Worse yet, the ratio of latent (moisture removal) to sensible (direct temperature dropping) capacity an air conditioner supplies is not constant. Instead, it depends on the speed of the indoor blower and the ability of the air conditioner to run long enough to get condensing conditions on the indoor coil (i.e. the indoor coil needs to be colder than the dewpoint of the air). With a grossly oversized system, the indoor blower speed will be high, leading to very little "residence time" for a given parcel of air to hang out near the coil and give up humidity. Worse yet, the air conditioner will only need to run briefly to reach the temperature setpoint, meaning that the indoor coil never gets below the dewpoint of the air and you get none of that wonderful condensate coming out of the drain pan. Instead, you get a house that is cold, clammy, and downright icky, as all that humidity is now sitting in air that's much colder than the outside air.
Avoiding this is simple: do not go above proper Manual J, Eighth Edition numbers for a house, ever. In fact, it is indeed more acceptable to slightly undersize a system and not have perfect temperature control on one or two days of the year than to grossly oversize it and find yourself wondering why the air conditioning is making your life miserable.
There is a caveat to all this, though
There is one caveat to what I just said, and that's that Manual J/S sizing assumes that your house has properly designed ductwork, as per Manual D. Improper ductwork can cut your HVAC system's net effective capacity by 25% or more; sadly, this is not an uncommon situation in the American South, where "lob a bunch of flex into the scorching hot vented attic and call it a day" is all too often the way it's done. As a result, many systems wind up oversized to compensate for the sloppy, crappy, money-wasting, energy-hogging nightmare known as a 'ductopus' that invaded someone's attic.
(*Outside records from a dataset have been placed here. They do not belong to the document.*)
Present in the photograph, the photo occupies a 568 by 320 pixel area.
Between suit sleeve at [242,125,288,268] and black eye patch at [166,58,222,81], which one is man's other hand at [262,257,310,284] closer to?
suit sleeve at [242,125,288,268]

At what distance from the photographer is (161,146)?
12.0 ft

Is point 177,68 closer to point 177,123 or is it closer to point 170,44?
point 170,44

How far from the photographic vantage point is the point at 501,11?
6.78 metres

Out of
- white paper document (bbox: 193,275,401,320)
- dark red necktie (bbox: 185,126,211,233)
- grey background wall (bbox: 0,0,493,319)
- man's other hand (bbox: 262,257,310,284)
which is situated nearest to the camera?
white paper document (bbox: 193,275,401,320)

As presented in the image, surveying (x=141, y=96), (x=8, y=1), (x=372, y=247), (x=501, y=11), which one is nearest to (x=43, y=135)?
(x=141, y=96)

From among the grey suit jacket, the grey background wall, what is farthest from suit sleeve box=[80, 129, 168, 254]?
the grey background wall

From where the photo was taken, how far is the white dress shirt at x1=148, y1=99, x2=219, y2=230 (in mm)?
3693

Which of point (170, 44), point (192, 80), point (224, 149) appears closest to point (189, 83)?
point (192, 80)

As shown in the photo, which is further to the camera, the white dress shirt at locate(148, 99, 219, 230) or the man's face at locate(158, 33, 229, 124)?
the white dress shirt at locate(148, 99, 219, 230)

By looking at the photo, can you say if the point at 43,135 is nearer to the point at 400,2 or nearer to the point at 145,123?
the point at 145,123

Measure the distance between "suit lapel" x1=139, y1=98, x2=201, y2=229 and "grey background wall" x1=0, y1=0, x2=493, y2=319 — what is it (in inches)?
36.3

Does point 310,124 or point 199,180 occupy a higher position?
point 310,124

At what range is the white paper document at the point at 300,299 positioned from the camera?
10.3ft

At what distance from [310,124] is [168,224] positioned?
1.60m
As a result, you'll want to have your HVAC installer banish any metallic many-tentacled monstrosities currently present from your attic when they put the new system in. If you can't bear to have the ducts dropped into conditioned space, then you'll want to go to an unvented/conditioned attic instead, or at a minimum use a steaming heap of spray foam to encapsulate them thoroughly, although the latter's only practical if the air handler's in a closet, not sleeping in the attic next to the ductopus that's trying to strangle it.